- Tarefa
Copie, sem mudar nada, o trecho da entrevista sobre o IRS entre "Paulo Ralha acha" e "IRS. Ficou surpreendido?", inclusive.

=== Excerto do texto ===

Paulo Ralha acha natural que algumas juntas de freguesia queiram ser ressarcidas por ajudar os contribuintes a preencher e a enviar as declarações de IRS, uma vez que não têm obrigação de o fazer. Já em relação ao trabalho que os contribuintes são obrigados a ter com a validação de faturas, o presidente do STI diz que só assim é que os inspetores podem ser libertos do seu trabalho de secretaria para irem para o terreno combater a fraude e a evasão fiscal.
Estamos a assistir este ano a uma verdadeira corrida à entrega das declarações de IRS. Ficou surpreendido?
Não. Ficarei surpreendido se o governo fizer o reembolso em 12 dias e conseguir assim cumprir os prazos. Tudo o que o governo tem prometido, não tem cumprido os prazos. É o que se passa, por exemplo, com a revisão das carreiras. Se cumprir este, será ótimo.
A ideia de um reembolso mais cedo está a incentivar os contribuintes a entregarem nos primeiros dias?
Desde o ano passado que assistimos a uma mudança de paradigma nos prazos dos reembolsos. Antigamente demoravam muito mais tempo mas, desde o ano passado, a promessa de reembolso em três semanas – e que foi cumprida, o que nos surpreendeu pela positiva – levou os contribuintes a acelerarem o processo de entrega do IRS. Esta ideia de receber mais cedo está a levar os contribuintes a entregarem as declarações nos primeiros dias.
Tem sido divulgado que o dinheiro irá chegar às contas nas próximas semanas…
Vamos aguardar para ver se o dinheiro dos contribuintes sempre será entregue nesses prazos. A acontecer, isso vai fazer com que todos os contribuintes entreguem as suas declarações no primeiro mês, o que será uma situação inédita.
Mas há sempre aqueles que deixam para o fim…
Por norma, quem deixa para o fim são aqueles que já fizeram as suas contas e sabem que vão pagar e, por isso, pensam que quanto mais tarde entregarem a declaração, mais tarde irão pagar.
Concorda com as declarações do secretário de Estado quando diz que “não é preciso fazer tudo no início nem deixar tudo para a última hora”?
Sem dúvida, porque quando existe uma grande afluência, isso provoca um constrangimento no sistema e, sempre que este vai abaixo, os contribuintes são obrigados a repetir todo o processo. O sistema não tem capacidade para receber tantos acessos ao mesmo tempo. Por outro lado, podem existir erros nos primeiros dias que, depois de detetados, serão corrigidos. Foi o que aconteceu no ano passado. Os contribuintes deveriam esperar duas a três semanas para fazerem a entrega da declaração, para evitar esse tipo de erros ou falhas.

=== Os dados ===

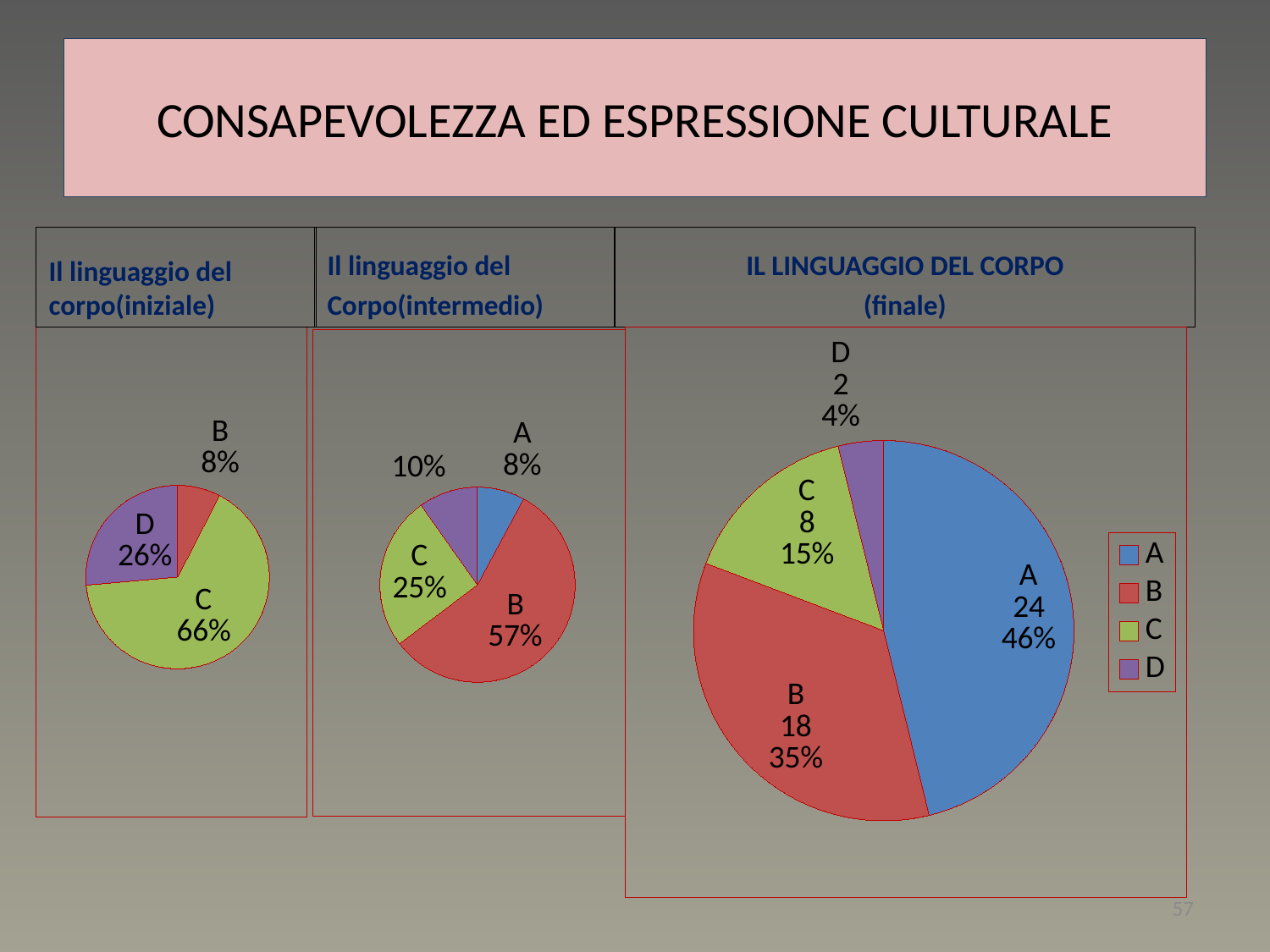
What type of chart is used for 'IL LINGUAGGIO DEL CORPO (finale)'? Pie chart In the 'IL LINGUAGGIO DEL CORPO (finale)' pie chart, what count is shown for A? 24 In the 'IL LINGUAGGIO DEL CORPO (finale)' pie chart, which slice is the smallest? D In the 'IL LINGUAGGIO DEL CORPO (finale)' pie chart, what is the difference between the counts for A and B? 6 In the 'Il linguaggio del corpo(iniziale)' pie chart, which labelled slice is the largest? C In the 'Il linguaggio del Corpo(intermedio)' pie chart, what percentage is shown for B? 57% How many entries does the legend of the 'IL LINGUAGGIO DEL CORPO (finale)' chart list? 4 In the 'IL LINGUAGGIO DEL CORPO (finale)' pie chart, what percentage is shown for B? 35% In the 'Il linguaggio del corpo(iniziale)' pie chart, what percentage is shown for C? 66% In the 'Il linguaggio del Corpo(intermedio)' pie chart, which is larger, A or C? C In the 'Il linguaggio del corpo(iniziale)' pie chart, what percentage is shown for D? 26% In the 'Il linguaggio del Corpo(intermedio)' pie chart, what is the difference in percentage points between B and C? 32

===

- Resposta
Paulo Ralha acha natural que algumas juntas de freguesia queiram ser ressarcidas por ajudar os contribuintes a preencher e a enviar as declarações de IRS, uma vez que não têm obrigação de o fazer. Já em relação ao trabalho que os contribuintes são obrigados a ter com a validação de faturas, o presidente do STI diz que só assim é que os inspetores podem ser libertos do seu trabalho de secretaria para irem para o terreno combater a fraude e a evasão fiscal.
Estamos a assistir este ano a uma verdadeira corrida à entrega das declarações de IRS. Ficou surpreendido?